If p is a prime number, then for any integer a, ap − a will be evenly divisible by p. The sine of two theta equals two times the—

No.

She suppressed the proofs, the theorems, the identities, the equations. Suppressed everything that made any sense. Forced the dark memory to the surface. The side of her face bloomed with an old, latent pain.

“He was enraged. He…” She touched the side of her face, shuddering as memories ripped through her—the pain of the blow, her father’s shock over his lack of control, her own fierce belief that she deserved any violence he chose to exact.

He inflicted no more—the one strike upon his own daughter was enough to stun him into immobility. For three days, he didn’t speak to her, didn’t look at her. Then one morning he and Charlotte Boyd called Lydia into a private room and explained in cold, blank tones that she would adhere to their plan or be left to fend for herself.
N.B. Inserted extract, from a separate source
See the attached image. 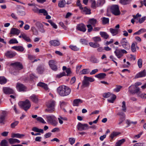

“It was my grandmother’s idea,” she told Alexander. “She said we would remain at the sanatorium for the time being. I think she and my father might have sent me off immediately if they hadn’t realized I was the only person who’d gotten through to my mother—even with such a disgraceful secret. So my father told me to continue to sit with my mother and try to reach her.”

“Did you?” Alexander asked.

“For several weeks, yes. Until it became clear her condition was worsening. My father spoke with the nuns about keeping me there during my confinement, and they agreed.

“No one else knew about my condition except Dr. Cole, and of course there was no danger of him telling anyone. So my grandmother said that after the child was born, we would tell people it was my mother’s. My father donated a substantial sum to the sanatorium to ensure the nuns went along with that story. That… that drained his finances significantly. He was never able to repair them.”

Her heart pounding with fresh trepidation, Lydia finally lifted her head. Alexander stood across the room, his gaze fixed on her. Wariness shone behind his eyes, but there was none of the censure or disgust she had feared.

“Go on,” he said.

“After the birth, we remained in Lyons for another year. Then when my mother died, we returned to London with the story intact and unbreachable. Jane became the daughter of my mother and father. She became my sister.”

“And you’ve kept the secret all this time.”

“Yes. Although people knew my mother was unwell, they had no reason to believe Jane wasn’t my father’s child. If we hadn’t told them, they still would have assumed she was the legitimate child of my parents. Even our distant relations believed that. Of course, we never wanted to change that assumption. And so we haven’t.”